This is one of our occasional book reviews of “orphaned” books: those that may be reviewed in a few years, but IP.net readers get a preview now.
The Anna Freud Tradition, edited by Marburg and Raphael-Leff, may be one in a series of Karnac books that look at various schools of psychoanalysis.
I’ve asked Nick Midgley of the Anna Freud Centre to write the review, despite
his having written one chapter in the book. Readers will judge how well he has presented an informed and thoughtful overview.
Anna Freud gave us much. Now, her students and colleagues summarize what paths she inititated and how it may be feasible to develop them further.
N. Szajnberg, M.D. Managing Editor
Review of ‘The Anna Freud Tradition: Lines of Development – Evolution of Theory and Practice over the Decades’, ed. N. Malberg and J. Raphael-Leff (Karnac, 2012).
Nick Midgley, PsyD. Course Director, MSc in Developmental Psychology and Clinical Practice, UCL / Anna Freud Centre.
In a book published in 1965, Normality and Pathology in Childhood, Anna Freud introduced her concept of ‘developmental lines’: expectable pathways based on subtle interactions of internal and external factors, through which we expect all children to pass. Although rooted in psychoanalytic thinking, the developmental lines drew on observations of surface behaviour, thus offering the possibility that analysts and non-analysts could find a shared language to assess the degree to which a child’s development was progressing, become uneven, or seriously derailed.
The editors of this new book (to which I contributed a chapter) draw on the metaphor of ‘developmental lines’ to describe the volume’s aims: to sketch out the ‘developmental line’ of the school of psychoanalytic thought associated with Anna Freud and the work of the Hampstead Child Therapy Clinic in London (renamed, after her death, the Anna Freud Centre). In the thirty-seven chapters that make up this book, the editors promise to set out ‘the roots and branches of one extended family tree’. This image suggests an organic process of growth, a connectedness between the ideas as they have evolved in different domains.
The central idea – of both the book and of Anna Freud’s work – is the developmental perspective: the core of this book is two sections (made up of twenty-three chapters) on the applications of Anna Freud’s developmental thinking to clinical and outreach work with children. The book progress through the stages of development – from infancy through adolescence – not only summarizing Anna Freud’s key ideas, but also illustrating these ideas in practice. The editors hope that this extended section will become a ‘vibrant teaching and learning resource for students and practitioners …’, especially for those who hope to see how developmental theory translates into clinical practice with children of different ages. These chapters also offer a wonderful illustration of the interplay between theory, observation and clinical practice. They demonstrate how analytic ideas can contribute to work in a wide range of settings, including schools, hospitals and social care.

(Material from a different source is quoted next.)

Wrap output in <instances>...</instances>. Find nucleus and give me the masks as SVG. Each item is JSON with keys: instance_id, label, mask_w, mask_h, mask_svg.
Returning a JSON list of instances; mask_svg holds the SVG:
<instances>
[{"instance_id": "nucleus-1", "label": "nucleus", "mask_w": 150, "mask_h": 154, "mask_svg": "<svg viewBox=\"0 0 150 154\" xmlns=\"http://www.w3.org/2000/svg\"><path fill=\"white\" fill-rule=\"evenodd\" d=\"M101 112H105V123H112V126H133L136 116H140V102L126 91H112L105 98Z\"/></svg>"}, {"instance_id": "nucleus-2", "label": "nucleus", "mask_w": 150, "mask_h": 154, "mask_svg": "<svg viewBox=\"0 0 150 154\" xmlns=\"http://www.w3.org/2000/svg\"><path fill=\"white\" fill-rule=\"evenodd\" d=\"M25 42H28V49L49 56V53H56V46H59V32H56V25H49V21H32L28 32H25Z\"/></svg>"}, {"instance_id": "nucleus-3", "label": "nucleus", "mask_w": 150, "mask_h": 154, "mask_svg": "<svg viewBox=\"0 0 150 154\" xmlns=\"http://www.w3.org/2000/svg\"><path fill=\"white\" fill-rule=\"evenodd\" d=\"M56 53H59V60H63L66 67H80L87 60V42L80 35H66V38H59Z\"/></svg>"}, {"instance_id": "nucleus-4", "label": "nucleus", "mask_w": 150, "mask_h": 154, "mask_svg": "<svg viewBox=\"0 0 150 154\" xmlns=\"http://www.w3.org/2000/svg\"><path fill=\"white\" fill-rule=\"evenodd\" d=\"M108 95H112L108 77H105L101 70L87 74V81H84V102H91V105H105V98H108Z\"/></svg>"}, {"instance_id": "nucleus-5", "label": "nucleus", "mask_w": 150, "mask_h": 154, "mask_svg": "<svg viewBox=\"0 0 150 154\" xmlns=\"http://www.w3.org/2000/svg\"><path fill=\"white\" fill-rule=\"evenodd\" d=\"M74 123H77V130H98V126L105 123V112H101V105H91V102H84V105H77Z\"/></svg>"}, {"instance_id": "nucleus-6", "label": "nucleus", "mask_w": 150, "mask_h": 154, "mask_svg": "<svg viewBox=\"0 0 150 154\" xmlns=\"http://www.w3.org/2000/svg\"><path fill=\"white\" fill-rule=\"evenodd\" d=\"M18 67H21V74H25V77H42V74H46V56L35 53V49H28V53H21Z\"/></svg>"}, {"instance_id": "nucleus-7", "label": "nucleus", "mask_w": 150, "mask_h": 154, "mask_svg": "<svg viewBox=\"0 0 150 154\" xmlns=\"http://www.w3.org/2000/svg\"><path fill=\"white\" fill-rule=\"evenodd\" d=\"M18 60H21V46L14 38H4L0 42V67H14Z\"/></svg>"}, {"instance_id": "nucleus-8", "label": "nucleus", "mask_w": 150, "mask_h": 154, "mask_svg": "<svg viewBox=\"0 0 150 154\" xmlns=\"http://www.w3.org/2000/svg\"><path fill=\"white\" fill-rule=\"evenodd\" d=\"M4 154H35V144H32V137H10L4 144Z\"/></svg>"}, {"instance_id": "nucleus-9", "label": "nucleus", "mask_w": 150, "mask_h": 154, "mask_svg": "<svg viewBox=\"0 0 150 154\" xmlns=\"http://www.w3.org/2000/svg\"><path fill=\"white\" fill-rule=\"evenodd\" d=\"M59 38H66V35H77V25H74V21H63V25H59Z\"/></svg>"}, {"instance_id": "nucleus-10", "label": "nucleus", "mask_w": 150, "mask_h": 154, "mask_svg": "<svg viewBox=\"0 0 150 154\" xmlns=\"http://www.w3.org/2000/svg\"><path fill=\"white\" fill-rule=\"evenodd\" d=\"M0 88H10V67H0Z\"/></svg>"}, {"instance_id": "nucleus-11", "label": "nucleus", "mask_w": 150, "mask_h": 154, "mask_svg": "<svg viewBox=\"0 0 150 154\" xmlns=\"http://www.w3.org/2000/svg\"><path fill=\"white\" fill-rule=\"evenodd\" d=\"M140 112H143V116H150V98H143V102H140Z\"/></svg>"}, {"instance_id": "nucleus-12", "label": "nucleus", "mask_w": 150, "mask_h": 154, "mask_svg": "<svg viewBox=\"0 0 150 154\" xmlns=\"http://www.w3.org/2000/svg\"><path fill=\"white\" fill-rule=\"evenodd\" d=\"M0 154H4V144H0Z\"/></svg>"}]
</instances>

The sections that frame this core provide an historical context (in part one) and offer a range of personal and theoretical reflections on the Hampstead Clinic and the Anna Freudian tradition (in part four). Topics are wide-ranging, including the history of the Hampstead Clinic and its child analytic training course; the experience of being a trainee or receiving supervision there; as well as a series of ‘biographical cameos’ of significant figures in the history of the Clinic. Although these sections contain some excellent chapters, at times these parts felt more like the historical record of a significant moment in psychoanalytic history, recorded for posterity, and I was less clear who the intended readership was for these chapters.
Perhaps this brings us to the tension at the book’s heart: the image of a developmental line, or a tree and branches, suggests growth, progress, continuing evolution, but at various points, contributors speak of the ‘legacy’ of the Anna Freud approach, as if assessing the value of something that has already passed, a growth truncated. Several contributors comment on the decision to end the child analytic training in 2003, which means that no new child analysts are being trained at the Anna Freud Centre; this casts a long shadow over the volume. Will this decision to stop training child analysts at the Anna Freud Centre mean that the Anna Freudian approach will gradually fade, or is the legacy of the developmental approach to be found (and taken forward) in modern developments, such as developmental psychopathology and neuroscience (in the field of research) or parent-infant psychotherapy and mentalization-based treatment (as forms of therapy)?
These questions hover around the edges of this book, not quite addressed directly but inform many of the contributions. Is the Anna Freudian tradition still developing? Have some parts moved on while others are stuck, leading to uneven development? Has the whole development of this tradition been derailed? And if so, what are the chances of further development? These unanswered questions haunt the pages of this collection; they give it a curious tone – part celebration, part defiance, part mourning for something lost.
But these questions do not undermine this volume’s value. For those who have followed Anna Freud’s work for many years, this book is a marker of what has been achieved; for those new to Anna Freud, this book offers the opportunity to learn about her way of thinking, as described by several generations of child analysts who are themselves a part of ‘the Anna Freud tradition’.